Composé en 1974, Cartas Celestes n° 1 était une commande : le morceau devait tenir lieu de musique de scène à un spectacle donné au Planétarium de São Paulo. Il décrit certains des corps célestes que l’on peut voir dans le ciel brésilien pendant les mois d’août et de septembre, y compris la Voie lactée, les météores et la Nébuleuse d’Andromède. C’est à cause des résonnances considérables du piano qu’Almeida Prado eut recours à cet instrument, qui lui fournit le matériau nécessaire à une vraie continuité sonore, le jeu des pédales étant exploité avec beaucoup d’inventivité. Même si l’ouvrage est divisé en de nombreuses petites sections, il est conçu comme un tout programmatique, et ses extrémités prennent la forme d’un palindrome, commençant par l’effacement de la lumière, pénétrant l’obscurité de la nuit et s’achevant avec les Portes de l’aube, qui nous ramènent ainsi à l’éclat aveuglant du soleil des Tropiques.
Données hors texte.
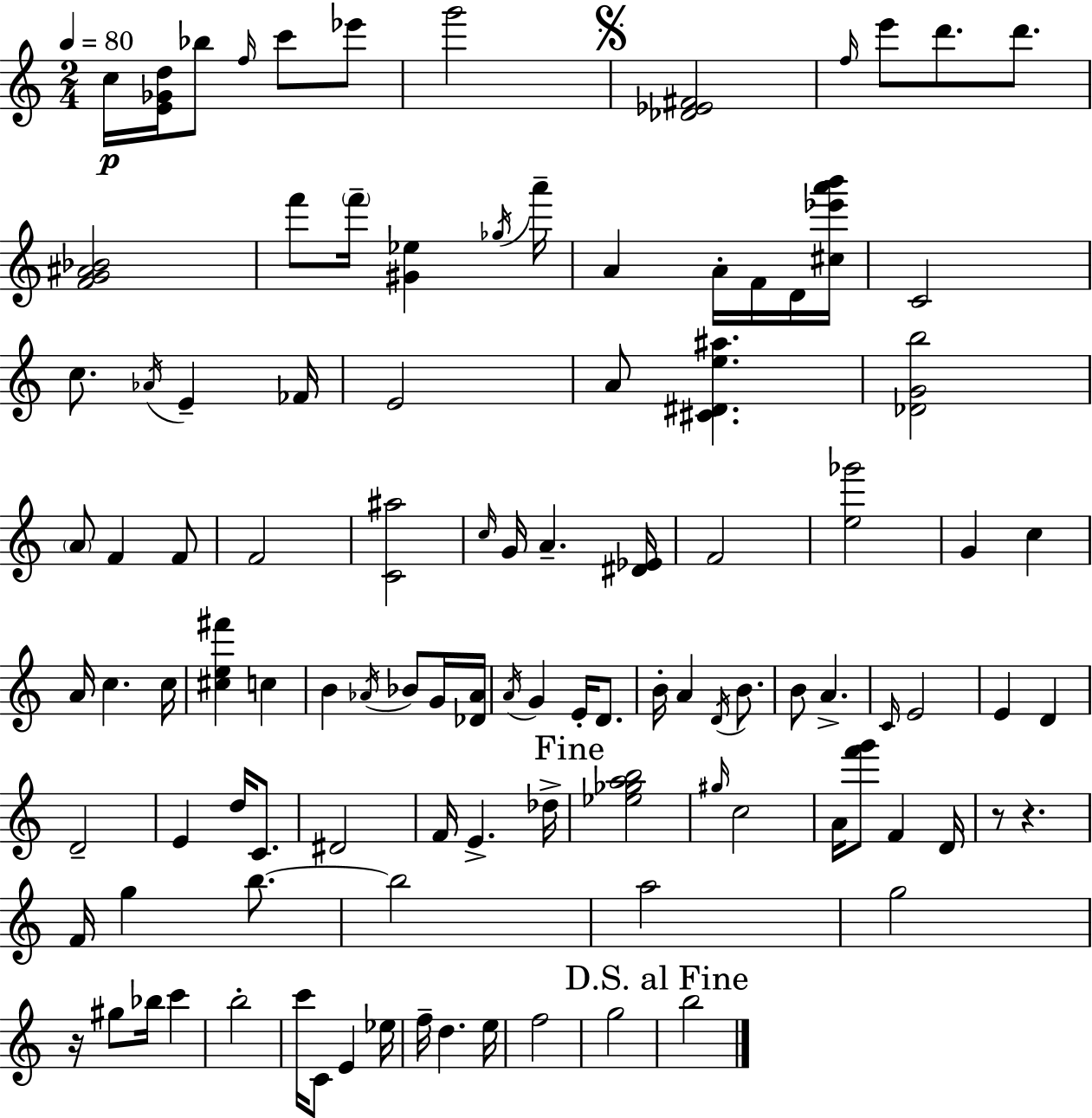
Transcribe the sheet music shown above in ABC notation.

X:1
T:Untitled
M:2/4
L:1/4
K:Am
c/4 [E_Gd]/4 _b/2 f/4 c'/2 _e'/2 g'2 [_D_E^F]2 f/4 e'/2 d'/2 d'/2 [FG^A_B]2 f'/2 f'/4 [^G_e] _g/4 a'/4 A A/4 F/4 D/4 [^c_e'a'b']/4 C2 c/2 _A/4 E _F/4 E2 A/2 [^C^De^a] [_DGb]2 A/2 F F/2 F2 [C^a]2 c/4 G/4 A [^D_E]/4 F2 [e_g']2 G c A/4 c c/4 [^ce^f'] c B _A/4 _B/2 G/4 [_D_A]/4 A/4 G E/4 D/2 B/4 A D/4 B/2 B/2 A C/4 E2 E D D2 E d/4 C/2 ^D2 F/4 E _d/4 [_e_gab]2 ^g/4 c2 A/4 [f'g']/2 F D/4 z/2 z F/4 g b/2 b2 a2 g2 z/4 ^g/2 _b/4 c' b2 c'/4 C/2 E _e/4 f/4 d e/4 f2 g2 b2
La section centrale est un itinéraire qui parcourt les constellations d’Hercule, de la Lyre et du Scorpion ; le compositeur y utilise 24 accords librement créés et désignés par les lettres de l’alphabet grec, qui sont employées dans les cartes du ciel.

Cartas Celestes n° 2 et n° 3 furent composés en 1981 et continuent à décliner l’idée de départ en dépeignant le ciel brésilien pendant les mois d’octobre et de novembre, puis de décembre et de janvier, respectivement. Pour opérer le lien entre les pièces, dans les constellations, Almeida Prado utilise les 24 accords qu’il avait créés pour l’oeuvre initiale, mais il les transpose à des intervalles différents. Là où dans le N° 1, la planète Vénus fait une rapide apparition, le N° 2 est axé sur les planètes Mercure et Uranus, et le N° 3 fait figurer la planète Mars et les quatre phases de la lune dans une sereine Promenade qui traverse tout le morceau.

Almeida Prado a composé Cartas Celestes n° 15 en 2009, soit un an avant sa disparition. Sous-titré « L’Univers en expansion », il prend sa source à 13 milliards d’années-lumière de la Terre avec la supernova GRB090423, qui à l’époque de la composition était l’événement le plus distant connu dans le cosmos. La Nébuleuse de l’Esquimau, qui se distingue par « des couleurs et des formes multiples », est suivie de la Constellation du Peintre & Exoplanète, fugue du XXIe siècle apparentée à un scherzo. La Constellation de l’Oiseau de Paradis rend hommage à Olivier Messiaen, le professeur d’Almeida Prado, et fait référence à une espèce connue pour son plumage exotique et bigarré. Une sombre Nébuleuse planétaire nocturne qui contient l’« harmonie du pèlerin » récurrente chez Almeida Prado—l’utilisation d’accords tonals sans système tonal directeur—précède l’explosion finale du Vent solaire.